Книга Истоки морали. В поисках человеческого у приматов, страница 46. Автор книги Франс В.М. де Валь

Разделитель для чтения книг в онлайн библиотеке

Онлайн книга «Истоки морали. В поисках человеческого у приматов»

Cтраница 46

До меня дошло, насколько жестко сдерживают себя самцы шимпанзе, когда один из работающих в поле коллег поделился своими мыслями. Он сказал: «Вот никогда не думал, что самцы шимпанзе могут ломать друг другу кости». Я тоже никогда об этом не задумывался, но ясно, что животное, способное раскусить орех макадамия (а для этого требуется давление около 20 кг/см2), на это способно. Кристоф Бош наблюдал в лесу сотни схваток между членами разных групп и не раз замечал, что, когда самец хватает противника за ноги и кусает, вполне явственно слышен хруст ломающихся костей. Сам я видел схватки только между хорошо знакомыми шимпанзе, а в них ничего подобного не происходит, как бы страшно все это ни выглядело со стороны. Это означает, что большую часть времени, по крайней мере внутри своей группы, самцы шимпанзе сдерживают свою немалую силу.

Преимущество эмоциональной реакции перед инстинктивной состоит в ее неоднозначности. Понятие «инстинкт» относится к генетической программе, которая говорит животному — или человеку, — что делать в тех или иных конкретных обстоятельствах. Эмоции, с другой стороны, производят внутренние изменения и одновременно обеспечивают оценку ситуации и возможных вариантов поведения. Неясно, есть ли у человека и других высших приматов инстинкты в точном смысле этого слова, но нет никаких сомнений в том, что эмоции у них есть. Немецкий специалист Клаус Шерер называет эмоции «разумным интерфейсом, промежуточным звеном между входом и выходом, действующим на основе того, что важнее всего для организма в данный момент».

Это определение может показаться противоречивым, поскольку в нем эмоции названы разумными. Стоит, однако, помнить, что различия между эмоциями и знанием до сих пор до конца не определены. Здесь то и другое переплетаются. Более того, у человека и других высших приматов они взаимодействуют, вероятно, очень похоже. Часто считают, что префронтальная кора головного мозга, которая помогает регулировать эмоции, у нашего биологического вида особенно велика, но это устаревшая точка зрения. Кора человека содержит 19 % всех нейронов мозга, ровно столько же, сколько у любого типичного млекопитающего. Поэтому наш мозг иногда называют «линейно и пропорционально увеличенным мозгом примата». В целом он, возможно, больше других, но связи между его отдельными частями точно такие же.
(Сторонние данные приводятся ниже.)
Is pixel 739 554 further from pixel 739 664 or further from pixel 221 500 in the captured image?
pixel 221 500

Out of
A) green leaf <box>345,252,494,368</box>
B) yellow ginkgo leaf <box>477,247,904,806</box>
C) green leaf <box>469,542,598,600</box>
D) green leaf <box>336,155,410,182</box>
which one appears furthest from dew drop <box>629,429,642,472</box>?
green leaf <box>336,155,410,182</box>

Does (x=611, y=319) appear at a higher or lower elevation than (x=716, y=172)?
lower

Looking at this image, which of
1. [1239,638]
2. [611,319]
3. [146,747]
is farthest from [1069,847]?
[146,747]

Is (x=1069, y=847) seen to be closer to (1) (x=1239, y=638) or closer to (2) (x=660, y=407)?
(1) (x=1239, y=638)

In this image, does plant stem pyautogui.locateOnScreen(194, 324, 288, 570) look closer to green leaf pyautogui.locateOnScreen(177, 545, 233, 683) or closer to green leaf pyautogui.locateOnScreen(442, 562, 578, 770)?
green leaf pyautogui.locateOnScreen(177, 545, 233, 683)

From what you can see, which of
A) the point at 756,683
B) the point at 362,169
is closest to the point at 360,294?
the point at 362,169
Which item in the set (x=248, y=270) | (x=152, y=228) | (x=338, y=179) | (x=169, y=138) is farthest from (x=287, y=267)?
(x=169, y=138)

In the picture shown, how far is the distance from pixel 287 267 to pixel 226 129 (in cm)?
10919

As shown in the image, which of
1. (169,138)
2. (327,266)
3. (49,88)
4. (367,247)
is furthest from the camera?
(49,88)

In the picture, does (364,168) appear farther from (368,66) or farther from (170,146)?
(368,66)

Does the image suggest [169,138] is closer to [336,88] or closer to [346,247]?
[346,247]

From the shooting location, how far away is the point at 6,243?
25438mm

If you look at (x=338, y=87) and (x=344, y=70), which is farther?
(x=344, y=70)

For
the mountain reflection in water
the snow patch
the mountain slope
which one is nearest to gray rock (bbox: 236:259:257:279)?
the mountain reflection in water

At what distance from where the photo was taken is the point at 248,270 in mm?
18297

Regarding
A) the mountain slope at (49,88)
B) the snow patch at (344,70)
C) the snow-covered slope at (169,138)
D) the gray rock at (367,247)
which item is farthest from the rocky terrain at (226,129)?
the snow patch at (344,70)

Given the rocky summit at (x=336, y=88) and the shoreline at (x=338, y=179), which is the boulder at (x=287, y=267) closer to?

Большинство читателей наверняка знакомы с веселыми видеозаписями, на которых дети, сидя за столом в полном одиночестве, отчаянно пытаются не есть пастилу — они то лизнут ее тайком, то откусят крошечный кусочек, то отвернутся, чтобы не испытывать искушения. Это один из наиболее красноречивых тестов на владение собой. Детям, если они удержатся и не съедят эту палочку пастилы, обещают дать еще одну палочку. Наших родичей-приматов тоже испытывают на такое «отсроченное вознаграждение». К примеру, низшие обезьяны с готовностью оставят кусочек банана в покое, если будут знать, что в этом случае позже получат кусок побольше. Или шимпанзе будет терпеливо сидеть и смотреть на контейнер, в который каждые 30 секунд падает конфета. В любой момент испытуемый может забрать контейнер и съесть его содержимое, но тогда поток сладостей прекратится. Чем дольше ждешь, тем больше конфет получишь. Человекообразные обезьяны справляются с этим заданием примерно так же хорошо, как дети, и способны отложить вознаграждение на время до 18 минут. Они ждут и дольше, если есть игрушки, при помощи которых можно отвлечься от наблюдения за машиной со сластями. Подобно детям, обезьяны стараются отвлечься, чтобы более эффективно бороться с искушением. Значит ли это, что они осознают свои желания и намеренно их сдерживают? Так, пожалуй, и до свободы воли уже недалеко!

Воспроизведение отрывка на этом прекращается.